Some VIVO Things Blog

Musings on the ecosystem, community, software, data, use, and whatever else comes to mind.

Is VIVO FAIR?

NOTE: Apologies in advance. This post is a bit longer than I would like, and contains some unavoidable technical terms. I have tried to provide citations for each term, recognizing that this will further lengthen the reading for some. I felt it was better to address this topic in one post rather than break it in two. I hope that is good for all.

The FAIR Data Principles developed by Force 11 are increasingly popular and provide a means for assessing whether data is being shared in a useful manner for others.

VIVO sites produce data in the form of assertions about the connected graph of research and scholarship. How does VIVO stack up against the FAIR data principles?

Findable. VIVO data is quite findable. VIVO includes schema.org tags on its pages to improve search engine finding. VIVO has a registry of sites with URLs for the sites. VIVO sites can participate in Direct2Experts, another finding tool. VIVO site data is aggregated by CTSAsearch, yet another finding tool. OpenVIVO provides its data as constantly updated text files on the web. These files are very easy to find using a search engine (hint: search for "OpenVIVO data"). And with the addition of Triple Pattern Fragments (TPF), in the next release of VIVO, I expect additional tools to be developed to find VIVO data. The future is bright to further improve "find ability" of VIVO data.

Accessible. If people can find your VIVO data, can they access it? The answer is yes. VIVO is designed to share its data. Every page in VIVO can be accessed as HTML, which browsers use to render the page for humans to read, and as Resource Description Framework (RDF), a machine readable data format for computers to read. This is one of VIVO's strongest features, and one of its biggest secrets. Programmers can access VIVO's data starting from almost any page in VIVO, because VIVO provides a connected graph of scholarship and research. Starting at a person, one can find papers, leading to co-authors. Starting at an organization, one can find people who have positions in the organization. Starting at a grant, one can find the funding agency, investigators, and so on. VIVO makes traversing the graph straightforward.

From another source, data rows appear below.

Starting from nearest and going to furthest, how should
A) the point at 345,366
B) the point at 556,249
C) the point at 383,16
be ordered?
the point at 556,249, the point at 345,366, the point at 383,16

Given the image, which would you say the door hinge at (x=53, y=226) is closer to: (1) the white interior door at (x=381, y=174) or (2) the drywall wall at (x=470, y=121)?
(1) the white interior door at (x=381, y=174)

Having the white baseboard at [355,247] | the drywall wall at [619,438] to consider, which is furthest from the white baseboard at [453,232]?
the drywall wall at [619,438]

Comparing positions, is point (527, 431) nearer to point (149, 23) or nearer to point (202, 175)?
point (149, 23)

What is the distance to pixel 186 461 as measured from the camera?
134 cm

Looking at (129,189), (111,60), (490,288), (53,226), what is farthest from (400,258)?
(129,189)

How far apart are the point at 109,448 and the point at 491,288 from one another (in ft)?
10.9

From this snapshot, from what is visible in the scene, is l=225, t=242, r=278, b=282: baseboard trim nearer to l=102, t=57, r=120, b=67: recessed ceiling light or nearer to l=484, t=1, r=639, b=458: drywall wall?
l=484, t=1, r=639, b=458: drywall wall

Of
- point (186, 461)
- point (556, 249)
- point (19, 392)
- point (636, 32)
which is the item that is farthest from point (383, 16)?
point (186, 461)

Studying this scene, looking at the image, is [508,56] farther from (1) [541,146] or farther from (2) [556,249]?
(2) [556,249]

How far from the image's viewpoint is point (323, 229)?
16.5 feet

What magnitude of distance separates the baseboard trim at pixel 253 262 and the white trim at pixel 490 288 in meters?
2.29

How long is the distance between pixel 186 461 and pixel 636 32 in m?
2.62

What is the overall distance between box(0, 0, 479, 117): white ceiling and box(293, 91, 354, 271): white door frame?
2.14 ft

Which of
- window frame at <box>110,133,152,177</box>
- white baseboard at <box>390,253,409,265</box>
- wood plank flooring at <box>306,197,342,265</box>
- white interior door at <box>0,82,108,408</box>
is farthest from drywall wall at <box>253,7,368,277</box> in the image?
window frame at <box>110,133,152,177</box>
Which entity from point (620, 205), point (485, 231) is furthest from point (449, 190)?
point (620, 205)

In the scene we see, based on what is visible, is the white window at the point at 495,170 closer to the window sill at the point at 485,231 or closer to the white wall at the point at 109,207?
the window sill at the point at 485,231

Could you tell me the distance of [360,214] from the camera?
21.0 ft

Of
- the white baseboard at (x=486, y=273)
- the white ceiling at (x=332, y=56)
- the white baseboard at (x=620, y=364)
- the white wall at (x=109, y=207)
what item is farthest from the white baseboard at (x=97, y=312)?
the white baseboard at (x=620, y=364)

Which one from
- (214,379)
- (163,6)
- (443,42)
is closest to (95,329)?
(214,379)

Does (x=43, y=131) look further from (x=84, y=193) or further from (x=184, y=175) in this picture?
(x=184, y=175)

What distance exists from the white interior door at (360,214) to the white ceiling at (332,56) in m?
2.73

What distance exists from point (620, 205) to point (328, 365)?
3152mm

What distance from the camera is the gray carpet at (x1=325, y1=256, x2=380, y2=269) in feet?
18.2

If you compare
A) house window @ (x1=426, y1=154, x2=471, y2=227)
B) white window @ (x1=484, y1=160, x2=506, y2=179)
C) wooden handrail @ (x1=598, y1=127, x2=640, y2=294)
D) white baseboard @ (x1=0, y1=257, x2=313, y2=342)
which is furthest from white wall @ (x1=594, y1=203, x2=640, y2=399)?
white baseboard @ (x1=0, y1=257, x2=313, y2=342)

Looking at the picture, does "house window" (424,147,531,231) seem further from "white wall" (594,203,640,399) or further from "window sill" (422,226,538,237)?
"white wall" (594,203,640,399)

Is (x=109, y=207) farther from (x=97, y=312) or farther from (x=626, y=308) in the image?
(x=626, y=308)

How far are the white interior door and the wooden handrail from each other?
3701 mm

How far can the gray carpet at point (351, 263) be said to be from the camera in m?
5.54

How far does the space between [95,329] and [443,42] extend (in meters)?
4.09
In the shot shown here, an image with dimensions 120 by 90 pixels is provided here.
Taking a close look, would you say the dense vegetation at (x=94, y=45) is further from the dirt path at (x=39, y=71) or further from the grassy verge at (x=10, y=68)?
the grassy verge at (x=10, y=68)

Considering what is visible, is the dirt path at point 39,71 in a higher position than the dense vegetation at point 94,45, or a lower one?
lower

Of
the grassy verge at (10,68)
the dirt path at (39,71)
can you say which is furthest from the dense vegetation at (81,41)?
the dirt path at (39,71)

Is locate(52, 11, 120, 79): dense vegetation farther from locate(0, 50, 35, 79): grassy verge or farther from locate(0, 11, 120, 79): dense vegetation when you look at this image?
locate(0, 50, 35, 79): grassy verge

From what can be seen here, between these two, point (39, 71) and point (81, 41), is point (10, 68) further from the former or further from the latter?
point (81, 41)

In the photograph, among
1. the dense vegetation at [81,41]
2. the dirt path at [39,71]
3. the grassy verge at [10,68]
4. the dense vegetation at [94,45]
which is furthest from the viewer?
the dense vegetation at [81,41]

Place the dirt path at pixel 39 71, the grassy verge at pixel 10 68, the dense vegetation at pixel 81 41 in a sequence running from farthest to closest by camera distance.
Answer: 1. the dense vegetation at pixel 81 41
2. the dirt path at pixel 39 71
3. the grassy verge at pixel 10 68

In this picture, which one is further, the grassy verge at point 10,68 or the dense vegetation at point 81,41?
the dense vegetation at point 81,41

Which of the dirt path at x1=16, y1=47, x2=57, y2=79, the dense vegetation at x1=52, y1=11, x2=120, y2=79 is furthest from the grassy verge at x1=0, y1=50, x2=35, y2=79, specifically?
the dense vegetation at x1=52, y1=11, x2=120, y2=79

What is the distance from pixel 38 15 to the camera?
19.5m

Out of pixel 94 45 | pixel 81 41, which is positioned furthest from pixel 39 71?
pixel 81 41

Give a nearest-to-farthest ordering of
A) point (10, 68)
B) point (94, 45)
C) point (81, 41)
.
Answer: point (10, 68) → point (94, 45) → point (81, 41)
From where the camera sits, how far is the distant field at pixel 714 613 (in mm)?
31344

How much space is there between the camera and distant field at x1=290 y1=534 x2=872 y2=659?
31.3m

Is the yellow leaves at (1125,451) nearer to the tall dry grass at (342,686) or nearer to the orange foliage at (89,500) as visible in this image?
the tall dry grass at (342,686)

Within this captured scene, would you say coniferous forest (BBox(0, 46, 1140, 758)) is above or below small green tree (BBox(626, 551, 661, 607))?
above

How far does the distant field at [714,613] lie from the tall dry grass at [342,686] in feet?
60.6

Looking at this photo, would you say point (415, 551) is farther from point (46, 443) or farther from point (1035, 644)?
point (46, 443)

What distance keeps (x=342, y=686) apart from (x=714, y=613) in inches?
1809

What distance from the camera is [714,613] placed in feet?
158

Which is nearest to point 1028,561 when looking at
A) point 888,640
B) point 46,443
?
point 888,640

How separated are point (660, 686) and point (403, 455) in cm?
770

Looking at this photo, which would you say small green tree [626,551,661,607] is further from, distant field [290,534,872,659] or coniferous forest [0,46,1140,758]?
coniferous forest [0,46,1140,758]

Additionally, sites may export their data to files accessible on the Internet, as OpenVIVO does, or provide a SPARQL endpoint. The TPF feature in the next release of VIVO will make VIVO data even easier to access.

Interoperable. VIVO data, modeled using the VIVO ontology, is amazingly interoperable. Two sets of VIVO data can be combined simply by putting them in the same file. No other work is needed. All VIVO sites and sites exporting VIVO data (there are many) are fully interoperable. They share the same data format (RDF) and the same representation/vocabulary (The VIVO Ontology).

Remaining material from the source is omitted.